◆ **TEXT PROVIDED**:
# # #

= Aeroallergen =

Airborne substance which triggers allergic reactions

An aeroallergen (pronounced aer·o·al·ler·gen) is any airborne substance, such as pollen or spores, which triggers an allergic reaction.

==Spores==

Spores being ejected by fungi

In fungi, both asexual and sexual spores or sporangiospores of many fungal species are actively dispersed by forcible ejection from their reproductive structures, which travel through the air over long distances. Many fungi thereby possess specialized mechanical and physiological mechanisms as well as spore-surface structures, such as hydrophobins, for spore ejection. These mechanisms include, for example, forcible discharge of ascospores enabled by the structure of the ascus and accumulation of osmolytes in the fluids of the ascus that lead to explosive discharge of the ascospores into the air. The forcible discharge of single spores termed ballistospores involves formation of a small drop of water (Buller's drop), which upon contact with the spore leads to its projectile release with an initial acceleration of more than 10,000 g. Other fungi rely on alternative mechanisms for spore release, such as external mechanical forces, exemplified by puffballs.

# # #

◆ **PROVIDED INFORMATION**:
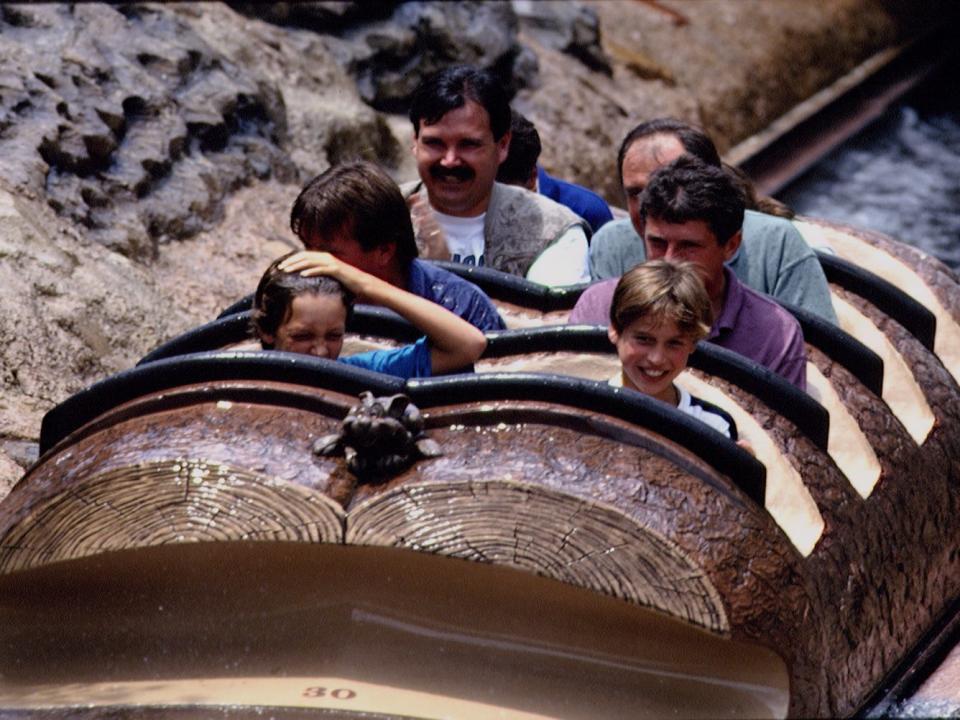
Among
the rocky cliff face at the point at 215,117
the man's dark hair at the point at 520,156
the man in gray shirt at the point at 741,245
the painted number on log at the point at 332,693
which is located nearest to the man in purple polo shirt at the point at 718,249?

# # #

◆ **THE PROBLEM**:
Do the following statements agree with the aeroallergen text? For each, answer yes or no and quote the deciding words from the text exactly.
1. The forcible discharge of ballistospores involves the formation of a small drop of water.
2. Puffballs release their spores using Buller's drop.
3. Only sexual spores of fungi are actively dispersed by forcible ejection.
You can set the records aside; they aren't needed here.

◆ **SOLVED EXERCISE**:
1. Yes: "The forcible discharge of single spores termed ballistospores involves formation of a small drop of water (Buller's drop)"
2. No: "Other fungi rely on alternative mechanisms for spore release, such as external mechanical forces, exemplified by puffballs."
3. No: "both asexual and sexual spores or sporangiospores of many fungal species are actively dispersed by forcible ejection"